- WHAT IS ASKED:
A. In the job description article, what does the author say a job description merely is?
B. Please retype the job description article's passage that begins at the words "There is, of" and stops after "a sales tool.".

- EXTRACT:
--- begin ---

A job description isn't a sales tool and never will be.

For reasons best known to themselves, many recruiters bemoan the absence of a decent job description and person spec from a client. I agree it’s frustrating when what you get is a series of seemingly unrelated one liners in terms of a job description and just the basic facts about the skills and experience you need in order to do the role, but, the emphasis should be on you, the recruiter to eke out the information from your client that will sell the job, not to cut and paste the bare bones of a dull and uninspiring JD and person spec onto a job board entry template. In short – the job description is not a sales tool, it’s merely a checklist of duties.

I know that some of them can be pretty dire (but often memorable), but imagine if every commercial break on television was filled with hideously dull advertising. For instance, instead of seeing Papa and Nicole prancing around the French countryside, you were faced with Sid, a mechanic in scruffy overalls, droning on about the technical specification of the latest Renault. Indeed, imagine that no decent tv ads had ever been made. No ‘vorsprung durch technik’. No meerkats, no Smash robots, no Boddingtons top bombing - just dull offering after dull offering after dull offering, every day and every night.

Now think about all too typical job board content. A lot of it is recruitment’s equivalent to listening to Sid and his monotonous tones. It seems that just as most product advertisers go to great lengths and expense to bring allure and memorability to their commercial offerings, so many recruiters pay little or no regard to the need to actually sell the vacancy they are trying to fill.

There is, of course, an argument that says what does it matter what you post? After all, people don’t read the ads anyway. Apparently they just scan them for job title, salary and location and then hit the ‘apply’ button. But what kind of candidate doesn’t actually read about the job they are applying for? The desperate? The ones with no eye for detail? The ones devoid of decent listening skills? Certainly not the good quality ones I would wager. But then so many recruiters make it difficult to want to read their job advertisements in the first place because they are just so deathly dull and boring. Particularly the ones that seem to think that a job description IS a sales tool.

I firmly believe that when it comes to advertising, any advertising, you get out what you put in. If recruiters let their people blindly cut and paste job descriptions and fire them scatter gun style then yes, they will get a response, but it will invariably be of extremely poor quality – and that will apply whether you put it on a job board or a link to it on a social media site.

--- end ---

[Dataset items]
--- begin ---

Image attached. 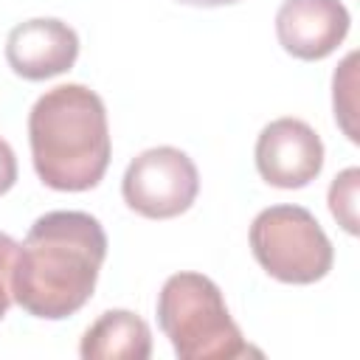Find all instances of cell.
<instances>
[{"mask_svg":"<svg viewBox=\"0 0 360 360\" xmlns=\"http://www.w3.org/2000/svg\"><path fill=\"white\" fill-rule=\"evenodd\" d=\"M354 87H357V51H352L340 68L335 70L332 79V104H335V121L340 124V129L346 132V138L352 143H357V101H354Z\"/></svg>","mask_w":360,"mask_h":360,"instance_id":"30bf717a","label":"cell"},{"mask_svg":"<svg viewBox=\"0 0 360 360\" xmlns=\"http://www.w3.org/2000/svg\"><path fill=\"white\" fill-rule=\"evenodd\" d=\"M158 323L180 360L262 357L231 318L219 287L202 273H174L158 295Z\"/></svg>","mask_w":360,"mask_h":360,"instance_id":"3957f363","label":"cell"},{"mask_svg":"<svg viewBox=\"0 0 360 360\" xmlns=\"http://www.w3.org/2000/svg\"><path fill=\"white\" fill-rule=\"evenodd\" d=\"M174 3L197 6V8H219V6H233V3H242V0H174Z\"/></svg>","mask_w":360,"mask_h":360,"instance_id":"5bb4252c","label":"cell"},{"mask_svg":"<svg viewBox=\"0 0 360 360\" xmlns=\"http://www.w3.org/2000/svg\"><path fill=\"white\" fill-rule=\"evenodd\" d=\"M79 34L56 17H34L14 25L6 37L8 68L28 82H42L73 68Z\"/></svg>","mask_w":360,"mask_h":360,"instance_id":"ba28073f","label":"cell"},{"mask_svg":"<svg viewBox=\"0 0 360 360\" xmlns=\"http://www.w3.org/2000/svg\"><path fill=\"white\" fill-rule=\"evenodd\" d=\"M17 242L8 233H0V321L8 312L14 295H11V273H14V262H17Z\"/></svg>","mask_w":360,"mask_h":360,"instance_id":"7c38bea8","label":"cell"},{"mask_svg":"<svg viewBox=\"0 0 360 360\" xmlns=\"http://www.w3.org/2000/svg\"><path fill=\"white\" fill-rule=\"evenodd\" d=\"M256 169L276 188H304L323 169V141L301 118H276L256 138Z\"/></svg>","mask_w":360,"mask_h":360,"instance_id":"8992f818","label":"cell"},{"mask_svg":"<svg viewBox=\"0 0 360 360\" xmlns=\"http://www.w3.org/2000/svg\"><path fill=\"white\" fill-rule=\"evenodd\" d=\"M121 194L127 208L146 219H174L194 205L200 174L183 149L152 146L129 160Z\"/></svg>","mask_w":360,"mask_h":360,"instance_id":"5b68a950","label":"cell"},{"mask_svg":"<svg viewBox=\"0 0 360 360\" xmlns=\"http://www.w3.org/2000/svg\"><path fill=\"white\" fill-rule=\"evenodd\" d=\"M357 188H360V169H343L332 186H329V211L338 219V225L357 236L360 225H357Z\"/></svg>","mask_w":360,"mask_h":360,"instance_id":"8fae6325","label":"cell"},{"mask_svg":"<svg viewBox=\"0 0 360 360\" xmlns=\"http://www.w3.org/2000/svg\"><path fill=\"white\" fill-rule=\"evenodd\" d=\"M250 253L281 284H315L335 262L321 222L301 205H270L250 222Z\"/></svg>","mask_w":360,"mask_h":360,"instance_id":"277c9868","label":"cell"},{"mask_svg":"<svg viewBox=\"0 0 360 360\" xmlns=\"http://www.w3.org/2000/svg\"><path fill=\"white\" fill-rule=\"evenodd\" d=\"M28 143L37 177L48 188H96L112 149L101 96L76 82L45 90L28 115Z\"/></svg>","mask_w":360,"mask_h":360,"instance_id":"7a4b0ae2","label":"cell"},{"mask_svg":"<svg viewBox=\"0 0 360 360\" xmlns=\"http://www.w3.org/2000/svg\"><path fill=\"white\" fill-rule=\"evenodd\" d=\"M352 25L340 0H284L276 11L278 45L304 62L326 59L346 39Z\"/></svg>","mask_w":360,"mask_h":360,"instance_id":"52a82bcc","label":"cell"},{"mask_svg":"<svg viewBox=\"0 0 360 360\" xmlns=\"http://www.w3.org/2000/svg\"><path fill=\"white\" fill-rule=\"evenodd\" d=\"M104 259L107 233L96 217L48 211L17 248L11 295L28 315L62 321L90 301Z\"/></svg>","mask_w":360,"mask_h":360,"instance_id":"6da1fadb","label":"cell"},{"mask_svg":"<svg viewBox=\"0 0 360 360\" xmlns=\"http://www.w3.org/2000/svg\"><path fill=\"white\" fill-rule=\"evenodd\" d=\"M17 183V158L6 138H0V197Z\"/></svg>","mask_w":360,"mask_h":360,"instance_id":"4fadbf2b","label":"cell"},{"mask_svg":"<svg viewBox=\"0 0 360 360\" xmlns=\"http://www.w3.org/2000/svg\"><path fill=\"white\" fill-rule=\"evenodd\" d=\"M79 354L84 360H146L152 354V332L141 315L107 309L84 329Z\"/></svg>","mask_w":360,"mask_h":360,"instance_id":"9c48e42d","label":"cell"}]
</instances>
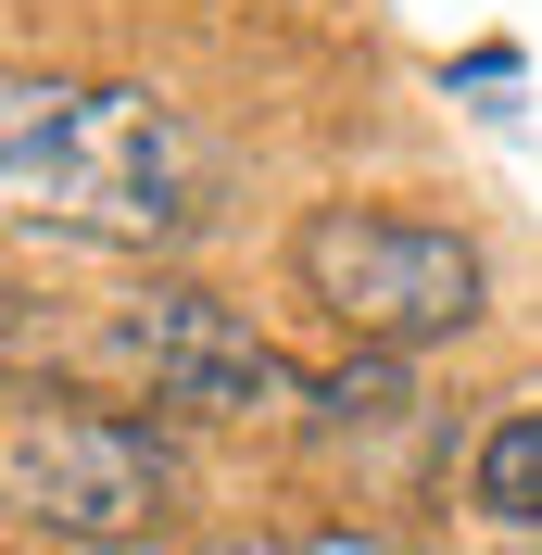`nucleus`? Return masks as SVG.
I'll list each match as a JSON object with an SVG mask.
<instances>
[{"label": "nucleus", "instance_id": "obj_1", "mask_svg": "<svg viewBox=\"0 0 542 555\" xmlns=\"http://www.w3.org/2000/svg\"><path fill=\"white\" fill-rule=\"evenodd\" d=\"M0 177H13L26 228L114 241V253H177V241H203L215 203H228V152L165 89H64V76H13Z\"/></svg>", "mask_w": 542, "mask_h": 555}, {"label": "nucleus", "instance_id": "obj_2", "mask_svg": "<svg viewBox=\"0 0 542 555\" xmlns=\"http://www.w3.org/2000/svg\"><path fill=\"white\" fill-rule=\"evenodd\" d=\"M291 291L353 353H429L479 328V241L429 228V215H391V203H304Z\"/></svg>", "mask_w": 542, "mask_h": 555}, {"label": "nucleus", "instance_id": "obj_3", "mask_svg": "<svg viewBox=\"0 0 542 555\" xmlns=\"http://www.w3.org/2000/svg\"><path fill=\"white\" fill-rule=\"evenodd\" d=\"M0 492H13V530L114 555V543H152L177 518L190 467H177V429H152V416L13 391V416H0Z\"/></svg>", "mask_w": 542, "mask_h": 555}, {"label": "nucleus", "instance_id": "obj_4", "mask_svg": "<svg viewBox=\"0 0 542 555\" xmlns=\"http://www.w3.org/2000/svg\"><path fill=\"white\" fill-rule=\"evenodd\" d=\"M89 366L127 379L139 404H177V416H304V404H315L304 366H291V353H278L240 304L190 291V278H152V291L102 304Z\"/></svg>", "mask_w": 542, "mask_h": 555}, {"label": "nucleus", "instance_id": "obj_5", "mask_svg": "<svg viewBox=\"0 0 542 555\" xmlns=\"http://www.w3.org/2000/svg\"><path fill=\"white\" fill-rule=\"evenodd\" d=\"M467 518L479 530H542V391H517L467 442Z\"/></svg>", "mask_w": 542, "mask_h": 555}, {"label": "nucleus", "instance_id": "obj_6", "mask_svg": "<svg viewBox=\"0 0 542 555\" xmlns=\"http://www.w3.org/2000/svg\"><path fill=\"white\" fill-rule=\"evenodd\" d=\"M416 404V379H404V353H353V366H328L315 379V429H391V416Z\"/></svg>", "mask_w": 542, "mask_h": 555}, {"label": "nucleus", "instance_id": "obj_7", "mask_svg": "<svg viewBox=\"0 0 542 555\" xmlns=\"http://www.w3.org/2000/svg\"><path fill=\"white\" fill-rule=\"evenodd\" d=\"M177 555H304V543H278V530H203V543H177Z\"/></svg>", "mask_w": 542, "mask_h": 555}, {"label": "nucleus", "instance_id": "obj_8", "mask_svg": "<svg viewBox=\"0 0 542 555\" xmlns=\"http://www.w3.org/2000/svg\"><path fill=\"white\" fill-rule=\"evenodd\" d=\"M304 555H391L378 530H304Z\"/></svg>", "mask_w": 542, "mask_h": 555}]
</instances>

--- end ---

- SOLVED TASKS:
A. A checklist of duties.

B.
There is, of course, an argument that says what does it matter what you post? After all, people don’t read the ads anyway. Apparently they just scan them for job title, salary and location and then hit the ‘apply’ button. But what kind of candidate doesn’t actually read about the job they are applying for? The desperate? The ones with no eye for detail? The ones devoid of decent listening skills? Certainly not the good quality ones I would wager. But then so many recruiters make it difficult to want to read their job advertisements in the first place because they are just so deathly dull and boring. Particularly the ones that seem to think that a job description IS a sales tool.